You can't be too careful with chicken so if you have a meat thermometer, check that your chicken is 82degC.

When cooked through, transfer to a serving plate and cover with foil to sit for about 10 minutes before serving.

Tip: You can also cook the chicken in the oven. Heat the oven to 230degC. Place the chicken on a rack over a roasting pan and roast for 20 minutes.

Reduce the heat to 200degC and continue to roast until cooked through and the juices run clear, about another 30 minutes. Check for seasoning and add salt to taste. Let the chicken rest for about 10 minutes before carving.

Garlic and ginger paste: Garlic and ginger paste is so easy to make. Simply peel equal amounts of garlic and ginger and blend with just enough water to make a paste.

If this sounds like a bit too much work, you can also buy it ready made at Asian grocers and most supermarkets. You can also substitute grated or finely chopped garlic and ginger for the blended paste.

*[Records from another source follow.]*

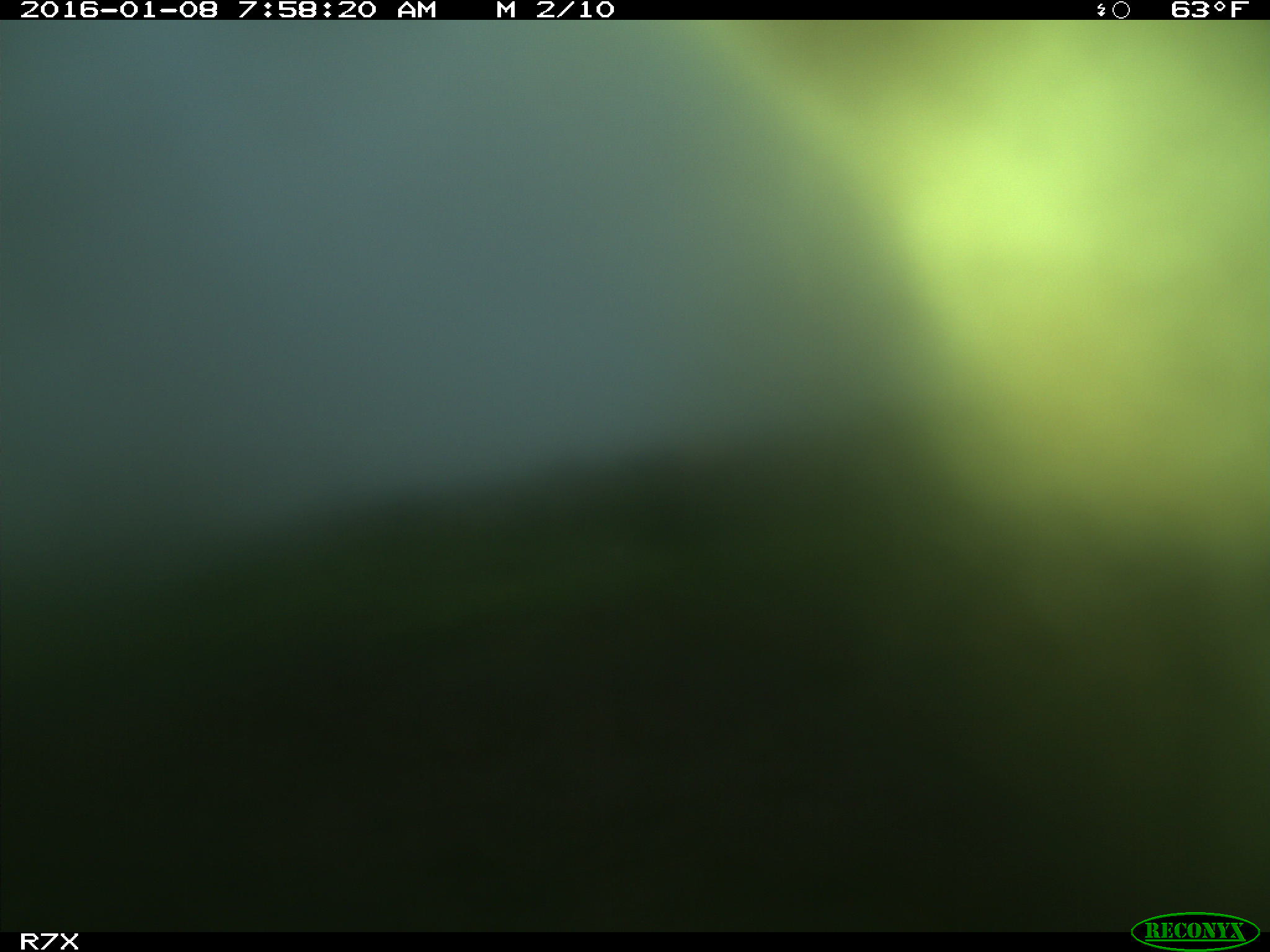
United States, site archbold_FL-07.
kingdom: Animalia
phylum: Chordata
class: Mammalia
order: Artiodactyla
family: Bovidae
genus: Bos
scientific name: Bos taurus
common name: domestic cow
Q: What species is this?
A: Bos taurus (domestic cow).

Some stores only stock garlic paste and ginger paste in separate jars. Just take equal amounts of both out and mix them to make garlic and ginger paste.

Preparing your barbecue for indirect cooking

This is the method to use for roasting. You will need a barbecue with a tight-fitting lid. Fill your barbecue basin with about two shoe-boxes full of charcoal on one side, leaving the other side empty.

Tuck a few fire starters into the charcoal pile and light them. Let the charcoal heat up until white-hot, then place the barbecue grill over the top.

Place whatever it is you are roasting on the side with no coals and cover with the lid. If you are barbecuing in this way over an extended period of time, you will need to add a few handfuls of charcoal every half hour or so.


Bangladeshi vermicelli

This is Bangladeshi comfort food that is delicious as a starter or snack. You can find Asian vermicelli at Asian grocers and online.

Feel free to use Italian vermicelli if you have trouble finding the Asian stuff. Asian vermicelli is quite a lot finer. When cooked, the fine pasta tends to clump together, but that is one of the things that makes it more interesting and different from Italian.

Serves 4

Prep time 5 minutes

Cooking time 10 minutes

150g Asian vermicelli
3 Tbsp rapeseed oil
1 onion, finely chopped
2 green chillies, finely chopped
2 garlic cloves, finely sliced
½ tsp ground turmeric
½ tsp curry powder
2 eggs
3 Tbsp chopped coriander

To serve
lemon wedges

Bring a pot of water to the boil and add the vermicelli. It only needs to cook for 3-4 minutes as it is so thin. When cooked, pour it into a colander and rinse with cold water.

Heat the oil in the pan you used to cook the vermicelli over medium high heat. When visibly hot, add the chopped onion and fry until soft and lightly browned. Add the green chillies and garlic slivers and fry for a further 1 minute or so.

Add the turmeric and curry powder followed by the eggs and fry it all up until good and scrambled.

Tip in the cooked vermicelli and toss it around until well mixed and heated through.

Season with salt to taste, sprinkle with the coriander and squeeze lemon juice, to taste, over the top to serve.